(SELECTED PASSAGE Opens)
When you’re faced with lots of sunscreen options, it’s easy to be overwhelmed by all the different types and brands. But the first thing that really matters is the SPF.
Let’s talk about what is the minimum SPF you should be reaching for next time you buy sunscreen.
What is the Sun Protection Factor?
When looking at a sunscreen bottle, we know a high SPF is good, but maybe not why it’s good. By understanding what SPF measures, we can decide how much is right for us.
SPF is an acronym for Sun Protection Factor, a measurement of how long it takes someone to burn with and without the sunscreen. This is learned by applying the product on a participant and comparing the length of time it takes protected and unprotected skin to burn under a UV lamp.
An SPF of 10, for example, means that it took participants in that sunscreen’s tests 10 times longer to burn while wearing it and thus protects from 90% of sunburn-causing UVB rays.
Obviously, the higher the SPF, the longer you could theoretically go without burning and the more protection you are getting from damaging UV rays.
So what SPF is enough?
The FDA seems to think that SPF 15 is required according to its sunscreen regulations, but most dermatologists and skin cancer specialists conclude that SPF 30 is the minimum to truly protect against damage. Those with lighter skin tones are advised to wear higher SPF sunscreen and to wear it and reapply it more often.
(SELECTED PASSAGE Closes)
(SOURCE INFORMATION Opens)
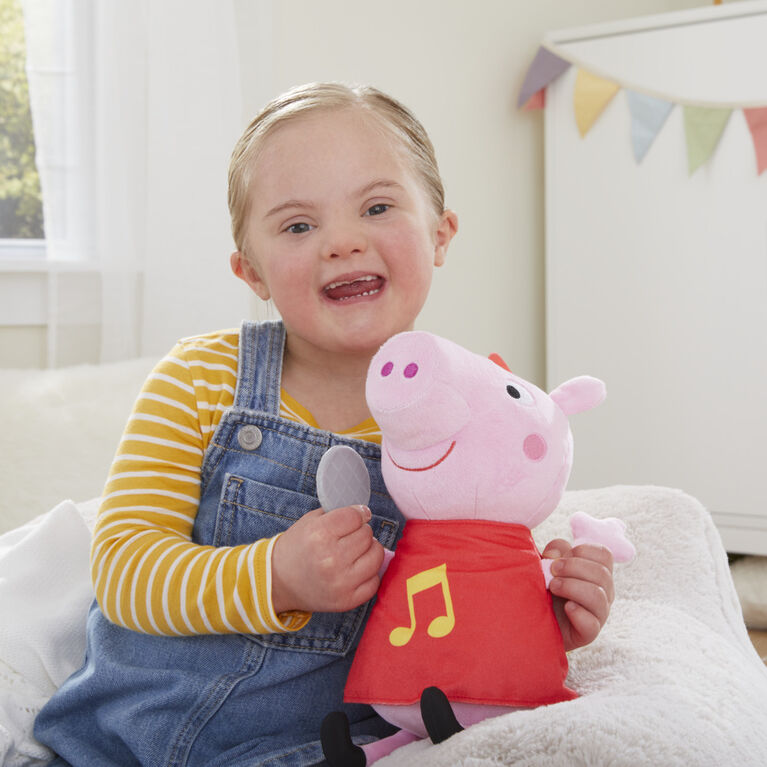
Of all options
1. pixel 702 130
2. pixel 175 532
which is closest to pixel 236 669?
pixel 175 532

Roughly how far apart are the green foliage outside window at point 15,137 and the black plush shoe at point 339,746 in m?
1.29

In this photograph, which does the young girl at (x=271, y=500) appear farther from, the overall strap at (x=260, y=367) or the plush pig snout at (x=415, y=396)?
the plush pig snout at (x=415, y=396)

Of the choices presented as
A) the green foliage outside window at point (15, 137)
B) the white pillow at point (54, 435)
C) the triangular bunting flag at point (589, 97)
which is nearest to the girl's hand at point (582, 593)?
the white pillow at point (54, 435)

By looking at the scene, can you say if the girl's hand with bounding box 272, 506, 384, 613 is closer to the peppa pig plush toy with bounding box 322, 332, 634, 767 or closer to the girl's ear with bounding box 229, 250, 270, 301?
the peppa pig plush toy with bounding box 322, 332, 634, 767

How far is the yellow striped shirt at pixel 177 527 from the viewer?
0.67m

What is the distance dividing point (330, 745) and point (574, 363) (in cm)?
180

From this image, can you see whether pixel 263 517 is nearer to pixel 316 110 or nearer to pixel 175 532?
pixel 175 532

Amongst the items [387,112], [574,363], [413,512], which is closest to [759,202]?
[574,363]

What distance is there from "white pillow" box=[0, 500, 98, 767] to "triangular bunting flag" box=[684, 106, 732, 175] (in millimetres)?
Result: 1754

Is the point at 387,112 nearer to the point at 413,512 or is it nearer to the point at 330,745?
the point at 413,512

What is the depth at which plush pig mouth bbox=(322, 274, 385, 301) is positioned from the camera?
808 mm

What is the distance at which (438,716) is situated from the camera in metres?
0.56

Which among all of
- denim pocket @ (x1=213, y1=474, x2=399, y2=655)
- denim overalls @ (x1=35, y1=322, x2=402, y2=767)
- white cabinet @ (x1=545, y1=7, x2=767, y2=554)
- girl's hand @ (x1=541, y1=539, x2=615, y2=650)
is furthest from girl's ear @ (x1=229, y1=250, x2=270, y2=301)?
white cabinet @ (x1=545, y1=7, x2=767, y2=554)

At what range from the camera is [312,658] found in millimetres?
761
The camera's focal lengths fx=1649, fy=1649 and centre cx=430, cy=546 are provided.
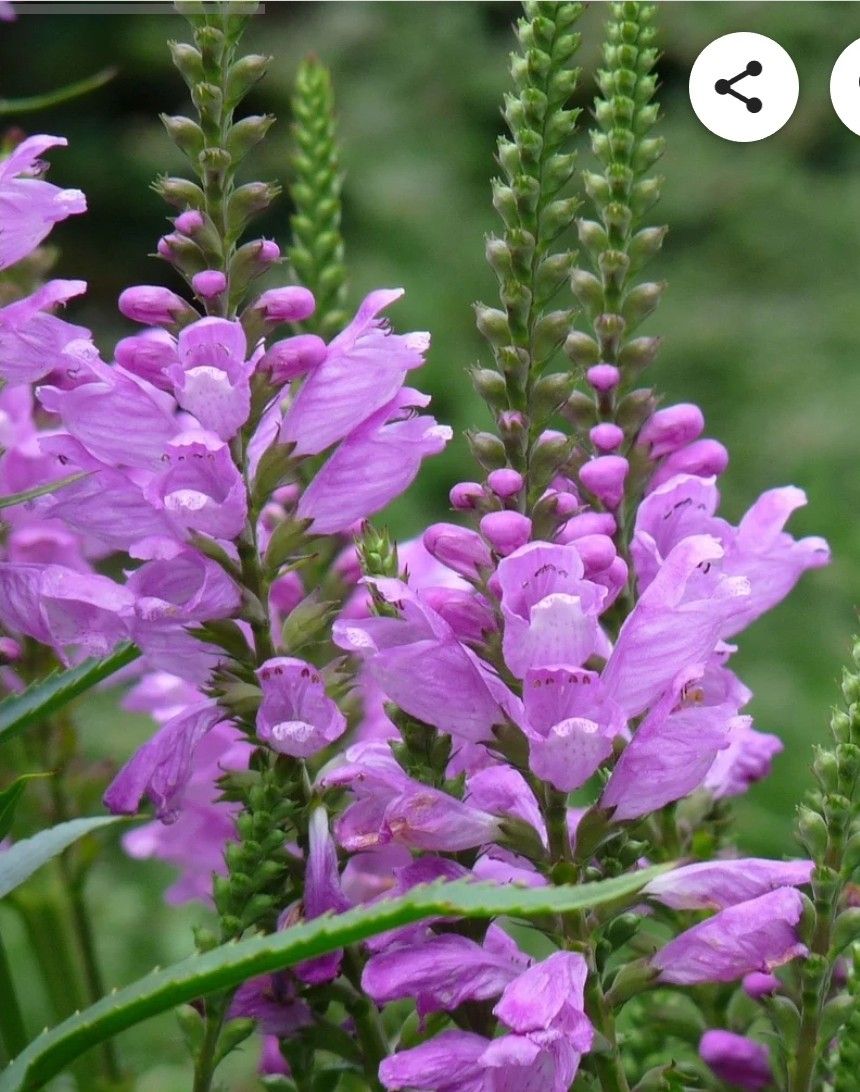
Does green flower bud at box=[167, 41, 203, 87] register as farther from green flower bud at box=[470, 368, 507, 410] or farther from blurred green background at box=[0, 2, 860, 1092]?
blurred green background at box=[0, 2, 860, 1092]

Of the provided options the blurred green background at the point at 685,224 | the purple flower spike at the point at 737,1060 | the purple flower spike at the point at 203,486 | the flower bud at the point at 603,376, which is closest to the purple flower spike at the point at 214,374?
the purple flower spike at the point at 203,486

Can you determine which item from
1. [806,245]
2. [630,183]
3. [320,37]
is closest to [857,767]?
[630,183]

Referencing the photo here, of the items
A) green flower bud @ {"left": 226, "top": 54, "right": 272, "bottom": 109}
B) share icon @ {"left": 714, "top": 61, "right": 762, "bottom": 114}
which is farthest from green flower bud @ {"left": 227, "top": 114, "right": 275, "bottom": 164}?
share icon @ {"left": 714, "top": 61, "right": 762, "bottom": 114}

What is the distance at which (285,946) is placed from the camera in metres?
0.33

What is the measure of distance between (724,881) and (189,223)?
0.23 meters

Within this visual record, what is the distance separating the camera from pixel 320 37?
97.9 inches

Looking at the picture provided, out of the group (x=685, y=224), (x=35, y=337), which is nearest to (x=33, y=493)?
(x=35, y=337)

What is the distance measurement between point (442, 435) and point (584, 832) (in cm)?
12

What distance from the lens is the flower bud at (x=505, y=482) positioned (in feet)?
1.33

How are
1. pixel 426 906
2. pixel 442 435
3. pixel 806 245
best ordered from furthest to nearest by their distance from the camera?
pixel 806 245 < pixel 442 435 < pixel 426 906

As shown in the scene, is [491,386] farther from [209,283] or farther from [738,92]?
[738,92]

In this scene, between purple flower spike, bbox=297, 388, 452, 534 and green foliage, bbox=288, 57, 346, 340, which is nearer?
purple flower spike, bbox=297, 388, 452, 534

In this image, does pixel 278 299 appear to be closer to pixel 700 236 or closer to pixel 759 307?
pixel 759 307

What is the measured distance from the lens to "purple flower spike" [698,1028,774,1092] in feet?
1.56
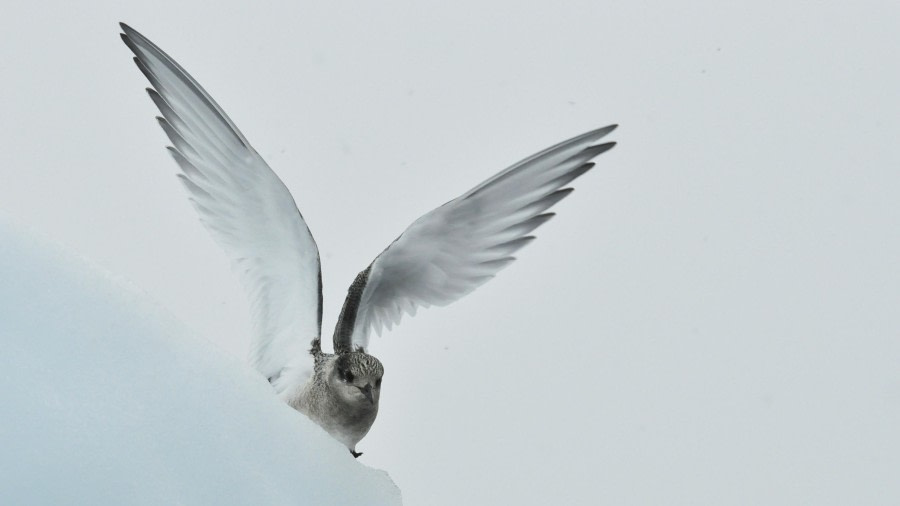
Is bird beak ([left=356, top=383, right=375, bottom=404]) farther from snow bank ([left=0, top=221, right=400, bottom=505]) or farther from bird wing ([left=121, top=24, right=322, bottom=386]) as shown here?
(SOURCE INFORMATION Closes)
## ACTIVITIES
• 1. For each statement, answer yes or no according to the SPF passage, and quote the exact words that decide it: (a) An SPF of 10 protects from 90% of sunburn-causing UVB rays. (b) Most dermatologists consider SPF 15 the minimum for real protection. (c) SPF is measured by having participants burn in natural sunlight.
• 2. Translate this sentence from the SPF passage into Spanish: "SPF is an acronym for Sun Protection Factor, a measurement of how long it takes someone to burn with and without the sunscreen."
• 3. From the SPF passage, extract the text from "An SPF of 10, for" to "SPF is enough?".
The lines after the SPF passage are separate material.

## RESULTS FOR EACH TASK
• 1.
(a) Yes: "thus protects from 90% of sunburn-causing UVB rays."
(b) No: "most dermatologists and skin cancer specialists conclude that SPF 30 is the minimum to truly protect against damage."
(c) No: "comparing the length of time it takes protected and unprotected skin to burn under a UV lamp."

• 2. SPF es el acrónimo de Sun Protection Factor (factor de protección solar), una medida de cuánto tiempo tarda una persona en quemarse con y sin el protector solar.

• 3.
An SPF of 10, for example, means that it took participants in that sunscreen’s tests 10 times longer to burn while wearing it and thus protects from 90% of sunburn-causing UVB rays.
Obviously, the higher the SPF, the longer you could theoretically go without burning and the more protection you are getting from damaging UV rays.
So what SPF is enough?